1 Reply Latest reply on Feb 21, 2008 10:48 PM by michael.chu

    Multi GPU  Cluster stream computing

      Multi GPU Cluster stream computing

      Hi all
      I have a question;
      Is better have many gpu on a single matherboard to make parallel calculation or to have distributed node using a Gigabit Lan for each motherboard with a pciX GPU and using MPICH2 or LAM MPI message passing inteface programs ?
      I have seen on AMD stream computing web page a PDF documentation
      about a program called PGI compiler wich support LAM MPI and MPICH2 and cal/brook+
      GPU programming libraries. i need more information about this and how to programming with brook+ language on sdk CAL SDK
      where can i find a documentation on the data type of the brook+ langage
      for example int,chat and supported function call ?
        • Multi GPU  Cluster stream computing
          Unfortunately, it isn't that easy to say which one is going to be better.
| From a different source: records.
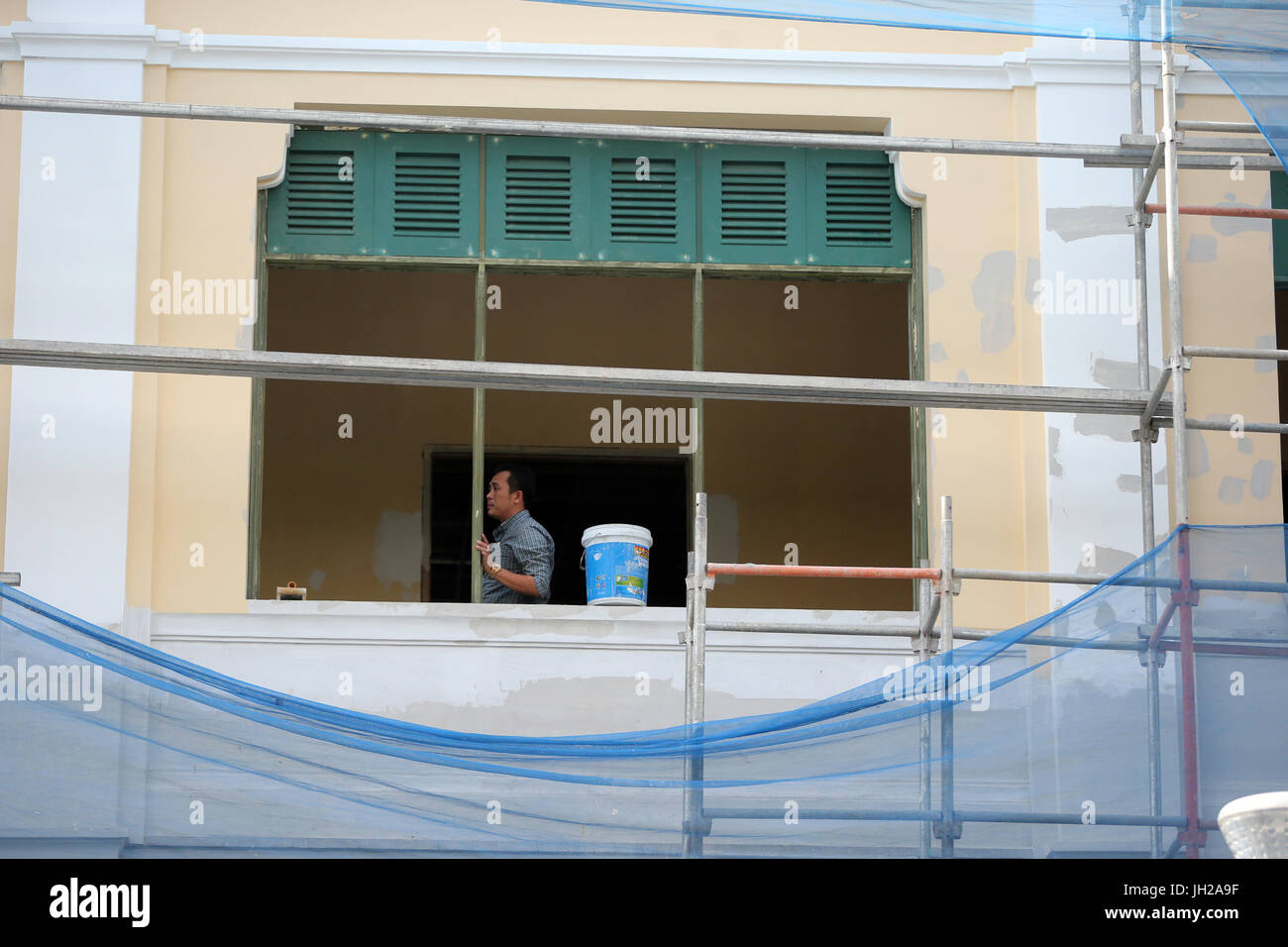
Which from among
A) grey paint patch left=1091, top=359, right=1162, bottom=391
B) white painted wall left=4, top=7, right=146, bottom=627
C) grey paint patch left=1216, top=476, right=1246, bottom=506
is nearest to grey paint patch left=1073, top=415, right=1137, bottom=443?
grey paint patch left=1091, top=359, right=1162, bottom=391

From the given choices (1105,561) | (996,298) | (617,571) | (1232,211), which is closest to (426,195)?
(617,571)

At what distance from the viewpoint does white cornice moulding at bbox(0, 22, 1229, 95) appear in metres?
9.60

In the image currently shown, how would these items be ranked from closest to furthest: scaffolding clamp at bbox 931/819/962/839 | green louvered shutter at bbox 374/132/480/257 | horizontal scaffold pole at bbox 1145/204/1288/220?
scaffolding clamp at bbox 931/819/962/839
horizontal scaffold pole at bbox 1145/204/1288/220
green louvered shutter at bbox 374/132/480/257

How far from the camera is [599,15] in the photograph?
9.80 meters

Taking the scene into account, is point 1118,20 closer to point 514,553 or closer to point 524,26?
point 524,26

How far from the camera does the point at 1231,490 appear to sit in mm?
9344

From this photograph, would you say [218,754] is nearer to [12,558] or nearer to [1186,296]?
[12,558]

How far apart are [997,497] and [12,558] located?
178 inches

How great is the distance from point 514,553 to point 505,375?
1.93 m

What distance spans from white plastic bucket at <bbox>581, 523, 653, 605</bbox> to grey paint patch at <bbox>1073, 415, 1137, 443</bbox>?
6.88ft

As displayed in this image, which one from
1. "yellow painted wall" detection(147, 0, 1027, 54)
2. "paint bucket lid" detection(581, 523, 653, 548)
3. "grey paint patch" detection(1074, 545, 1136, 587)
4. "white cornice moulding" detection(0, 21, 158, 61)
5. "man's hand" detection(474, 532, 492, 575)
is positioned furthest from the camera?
"yellow painted wall" detection(147, 0, 1027, 54)

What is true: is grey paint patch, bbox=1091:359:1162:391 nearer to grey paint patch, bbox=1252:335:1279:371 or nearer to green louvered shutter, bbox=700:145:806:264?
grey paint patch, bbox=1252:335:1279:371

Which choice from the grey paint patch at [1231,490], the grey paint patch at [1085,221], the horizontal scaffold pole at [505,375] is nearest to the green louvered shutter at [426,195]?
the horizontal scaffold pole at [505,375]

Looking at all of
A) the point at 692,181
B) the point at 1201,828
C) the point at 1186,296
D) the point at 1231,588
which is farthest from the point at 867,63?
the point at 1201,828
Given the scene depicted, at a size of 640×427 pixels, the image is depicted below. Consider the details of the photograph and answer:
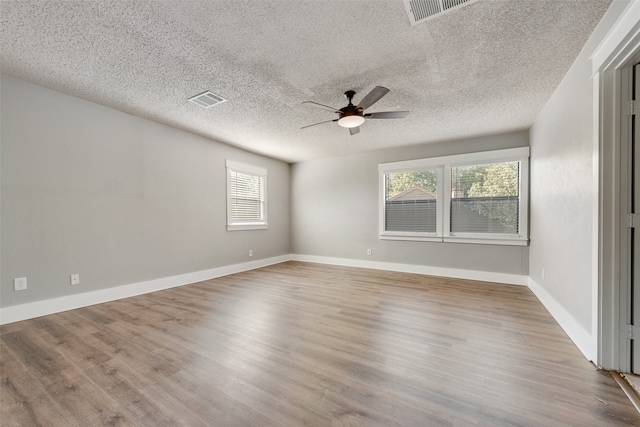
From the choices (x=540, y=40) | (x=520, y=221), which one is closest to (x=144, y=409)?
(x=540, y=40)

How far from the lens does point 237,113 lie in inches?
137

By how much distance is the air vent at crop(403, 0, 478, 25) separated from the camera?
1682 mm

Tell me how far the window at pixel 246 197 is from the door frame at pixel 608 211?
16.2ft

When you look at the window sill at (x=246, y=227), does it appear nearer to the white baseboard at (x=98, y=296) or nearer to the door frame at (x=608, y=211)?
the white baseboard at (x=98, y=296)

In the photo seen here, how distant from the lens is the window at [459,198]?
13.8 feet

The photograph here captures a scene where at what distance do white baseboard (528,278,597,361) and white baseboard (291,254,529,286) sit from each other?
2.65 feet

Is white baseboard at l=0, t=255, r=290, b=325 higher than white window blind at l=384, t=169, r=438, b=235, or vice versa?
white window blind at l=384, t=169, r=438, b=235

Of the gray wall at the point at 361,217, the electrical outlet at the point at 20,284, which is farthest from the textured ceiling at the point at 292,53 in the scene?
the electrical outlet at the point at 20,284

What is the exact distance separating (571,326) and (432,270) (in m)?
2.50

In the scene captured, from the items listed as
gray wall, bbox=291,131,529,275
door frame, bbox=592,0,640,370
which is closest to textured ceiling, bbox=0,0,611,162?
door frame, bbox=592,0,640,370

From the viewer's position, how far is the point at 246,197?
5492mm

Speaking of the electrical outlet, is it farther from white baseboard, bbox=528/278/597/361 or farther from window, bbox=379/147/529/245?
white baseboard, bbox=528/278/597/361

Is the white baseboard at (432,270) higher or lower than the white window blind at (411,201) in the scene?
lower

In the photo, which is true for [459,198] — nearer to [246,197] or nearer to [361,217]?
[361,217]
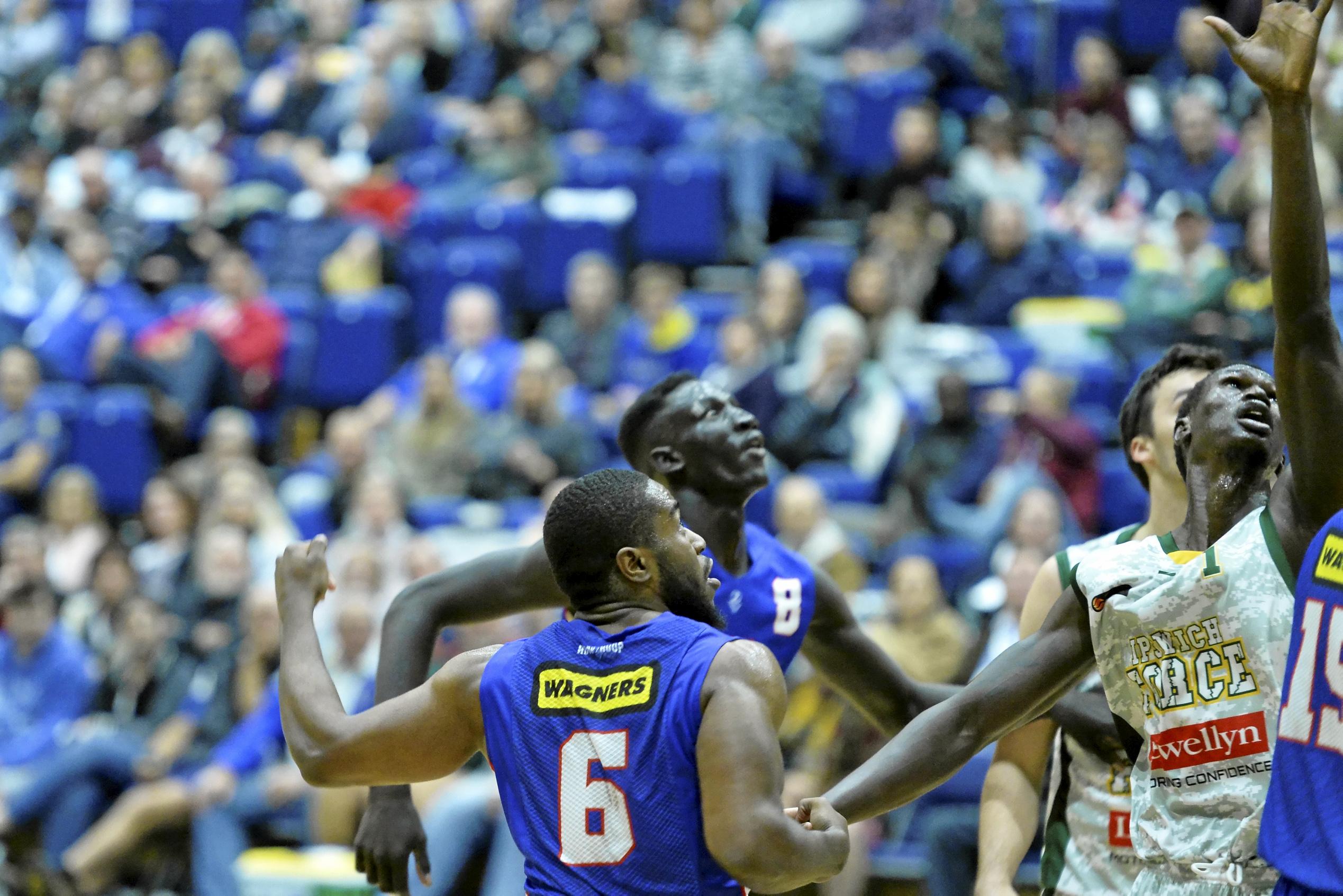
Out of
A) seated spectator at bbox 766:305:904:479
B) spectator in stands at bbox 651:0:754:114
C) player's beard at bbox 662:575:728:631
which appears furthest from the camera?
spectator in stands at bbox 651:0:754:114

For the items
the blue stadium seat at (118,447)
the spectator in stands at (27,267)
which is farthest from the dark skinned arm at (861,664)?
the spectator in stands at (27,267)

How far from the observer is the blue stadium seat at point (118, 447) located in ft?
37.3

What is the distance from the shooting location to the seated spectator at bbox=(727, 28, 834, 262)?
1170cm

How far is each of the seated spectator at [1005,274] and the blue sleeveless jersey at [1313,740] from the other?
7.67 meters

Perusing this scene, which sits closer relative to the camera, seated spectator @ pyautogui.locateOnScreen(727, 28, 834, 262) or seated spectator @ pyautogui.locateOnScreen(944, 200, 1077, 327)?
seated spectator @ pyautogui.locateOnScreen(944, 200, 1077, 327)

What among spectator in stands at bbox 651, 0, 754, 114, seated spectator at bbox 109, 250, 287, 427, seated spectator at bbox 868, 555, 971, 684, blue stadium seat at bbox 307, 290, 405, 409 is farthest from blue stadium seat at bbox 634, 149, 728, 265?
seated spectator at bbox 868, 555, 971, 684

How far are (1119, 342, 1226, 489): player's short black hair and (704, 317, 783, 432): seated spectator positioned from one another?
16.7ft

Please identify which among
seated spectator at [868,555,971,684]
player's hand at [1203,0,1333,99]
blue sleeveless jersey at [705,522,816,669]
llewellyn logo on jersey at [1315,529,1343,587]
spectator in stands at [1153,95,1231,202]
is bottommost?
seated spectator at [868,555,971,684]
It is somewhat application and dataflow dependent. Do you have a particular application/dataflow you are thinking about?

          For example, while using a GigE-linked cluster will mean communication between GPUs on separate nodes will be slower than on a multi-GPU system, it does mean that you have now have a CPU dedicated to processing data and feeding the GPU whereas in a multi-GPU setup, you have a single GPU trying to coordinate and feed data to 2 GPUs (once again, how much effect this has depends on the application). Also, you have to consider that with a cluster, you will end up having multiple disk controllers and disks servicing your application as well. Of course, this only has an effect if you end up needing to come from or go to disk often in your application.

          If what you need to do on the CPU isn't very much (i.e. you aren't reordering data or something else with the CPU) then having a multi-GPU setup will probably allow you to finish your computation faster.

          If you CPU is effectively maxed out trying to feed your GPUs and it is maxed out trying to preprocess data, for example, then having a cluster might be better.

          Once again, depends on the application. If you can let me know what your general dataflow and computation is, it will lead to a more concrete recommendation.

          Have you downloaded the SDK from the website? If so, there are doc directories underneath Brook+ and CAL. We are working on improving the documentation but take a look and let me know if you have any questions.